Sunday, June 17, 2012

Corpus Linguistics Introduction: COCAS and The Babel English-Chinese Parallel Concordancer

Corpus linguistics uses computer software (concordancers) to look at very large samples of real language. These samples are called corpora (singular = corpus). A corpus is a collection of texts. Some corpora only contain one genre: spoken English, newspaper English, scientific English. Other corpora try to use samples from many different types of language use. Some corpora are bilingual: two languages side by side.

balanced corpus of American English











balanced corpus contains texts from many different genres. A good example of a balanced corpus is COCA, the Corpus of Contemporary American English.

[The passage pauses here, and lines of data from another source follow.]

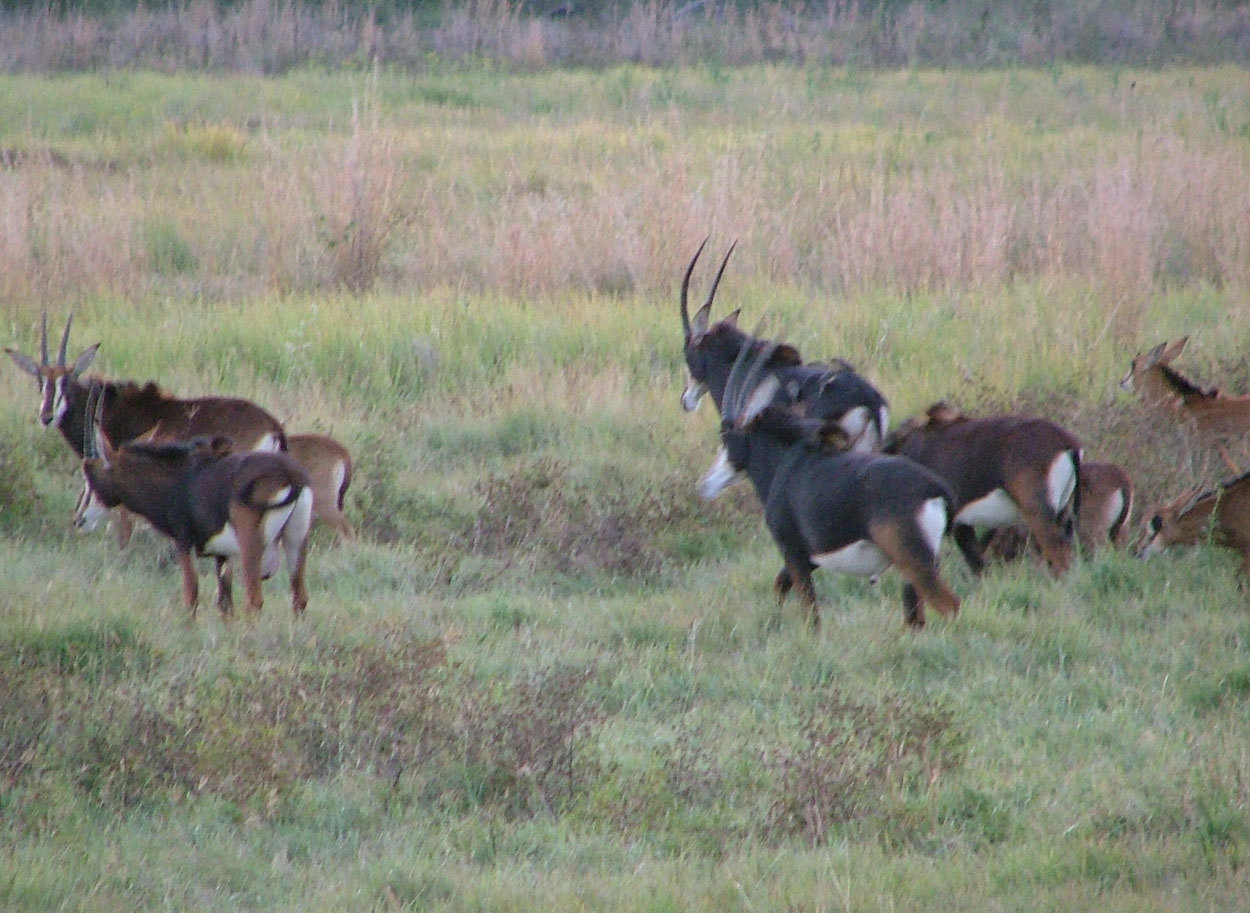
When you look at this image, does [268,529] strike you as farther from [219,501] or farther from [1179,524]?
[1179,524]

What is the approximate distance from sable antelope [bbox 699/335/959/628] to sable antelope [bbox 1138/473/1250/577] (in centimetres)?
156

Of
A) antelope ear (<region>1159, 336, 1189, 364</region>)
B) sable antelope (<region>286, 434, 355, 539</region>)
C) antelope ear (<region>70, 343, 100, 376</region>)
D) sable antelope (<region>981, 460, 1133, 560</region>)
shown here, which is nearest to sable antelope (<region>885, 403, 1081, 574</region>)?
sable antelope (<region>981, 460, 1133, 560</region>)

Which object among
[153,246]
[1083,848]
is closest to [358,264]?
[153,246]

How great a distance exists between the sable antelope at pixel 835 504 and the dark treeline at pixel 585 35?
18.3 m

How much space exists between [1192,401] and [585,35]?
67.0 ft

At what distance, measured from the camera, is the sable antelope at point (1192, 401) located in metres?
7.95

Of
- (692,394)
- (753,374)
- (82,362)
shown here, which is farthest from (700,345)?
(82,362)

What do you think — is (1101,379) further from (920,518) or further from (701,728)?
(701,728)

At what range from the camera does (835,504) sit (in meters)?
6.04

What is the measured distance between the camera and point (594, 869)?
4270 mm

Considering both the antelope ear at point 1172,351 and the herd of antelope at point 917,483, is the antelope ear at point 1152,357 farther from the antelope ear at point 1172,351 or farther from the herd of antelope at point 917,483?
the herd of antelope at point 917,483

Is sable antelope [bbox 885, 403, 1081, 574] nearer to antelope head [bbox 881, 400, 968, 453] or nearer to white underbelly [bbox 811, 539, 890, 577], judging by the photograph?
antelope head [bbox 881, 400, 968, 453]

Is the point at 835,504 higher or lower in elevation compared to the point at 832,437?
lower

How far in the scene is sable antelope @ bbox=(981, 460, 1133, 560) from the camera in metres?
7.18
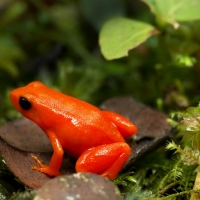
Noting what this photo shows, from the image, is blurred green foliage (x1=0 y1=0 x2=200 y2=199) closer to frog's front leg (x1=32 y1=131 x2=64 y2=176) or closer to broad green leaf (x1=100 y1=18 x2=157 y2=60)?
broad green leaf (x1=100 y1=18 x2=157 y2=60)

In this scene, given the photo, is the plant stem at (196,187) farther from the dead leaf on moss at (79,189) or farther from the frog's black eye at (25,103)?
the frog's black eye at (25,103)

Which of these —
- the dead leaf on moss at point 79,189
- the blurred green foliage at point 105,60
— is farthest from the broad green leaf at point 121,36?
the dead leaf on moss at point 79,189

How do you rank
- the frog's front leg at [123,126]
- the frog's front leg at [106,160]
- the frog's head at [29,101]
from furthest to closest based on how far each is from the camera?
1. the frog's front leg at [123,126]
2. the frog's head at [29,101]
3. the frog's front leg at [106,160]

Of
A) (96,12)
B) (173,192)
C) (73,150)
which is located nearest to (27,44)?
(96,12)

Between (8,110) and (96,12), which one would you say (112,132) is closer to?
(8,110)

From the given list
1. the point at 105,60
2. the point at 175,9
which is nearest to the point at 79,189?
the point at 175,9

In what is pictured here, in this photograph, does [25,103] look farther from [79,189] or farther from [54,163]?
[79,189]

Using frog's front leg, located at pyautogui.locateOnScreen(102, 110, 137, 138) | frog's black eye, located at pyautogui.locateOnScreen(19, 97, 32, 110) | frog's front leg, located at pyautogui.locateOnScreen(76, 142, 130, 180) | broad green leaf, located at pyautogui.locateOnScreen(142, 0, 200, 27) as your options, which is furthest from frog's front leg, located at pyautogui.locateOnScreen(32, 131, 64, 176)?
broad green leaf, located at pyautogui.locateOnScreen(142, 0, 200, 27)
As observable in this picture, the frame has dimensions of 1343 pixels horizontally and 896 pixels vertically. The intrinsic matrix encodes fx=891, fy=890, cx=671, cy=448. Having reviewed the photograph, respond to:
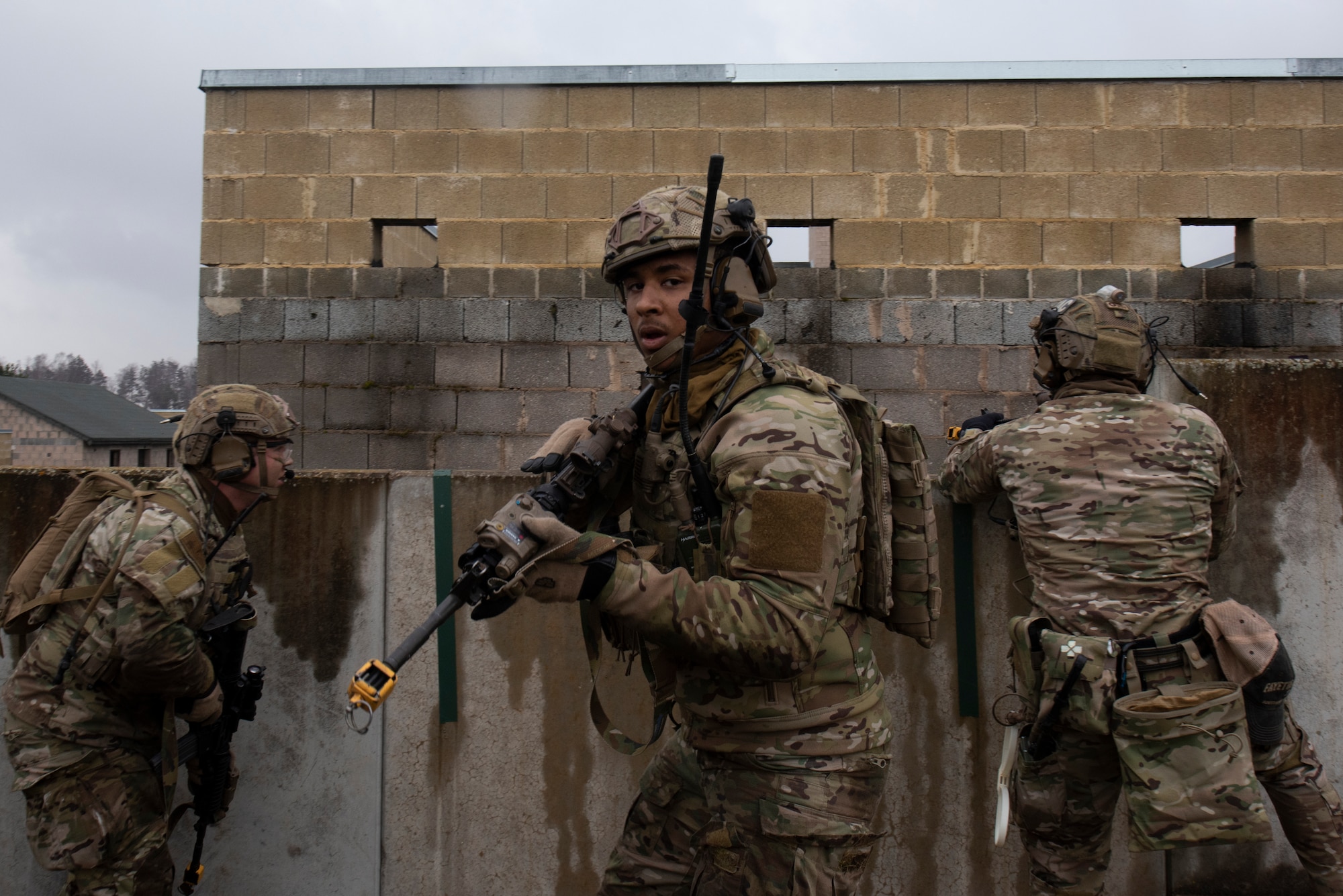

The Babel English-Chinese Parallel Concordancer is a bilingual corpus. More Chinese corpora are available here


Word vs. Lemma

Computers are very fast, but also very stupid. For people, "speak" and "speaks" feel like the same word. For a computer, however, a word is a group of letters with a space on either side, so "speak" and "speaks" are different "words" (different group). In corpus linguistics, we often talk about lemmas. A lemma represents all of the different inflectional forms of a word: tense, singular/plural, comparative etc. We can use a pipe symbol to separate the different forms in a search.

"|", the pipe symbol, is on the right hand side of the Q row (above the Enter key) on a keyboard: QWERTYUIOP{}|

Nouns: box|boxes; knife|knives
     man: man|men
     (NOTICE: manly, mailman, manned are not part of the lemma. These are different words)

Verbs: speak|speaks|speaking|spoke|spoken;
     write: write|writes|wrote|written
     (NOTICE: writer, underwrite, writ are not part of the lemma. These are different words)

Adjectives: big|bigger|biggest;
     bad: bad|worse|worst
     (NOTICE: worsen and worsening are not part of the lemma. They are different words)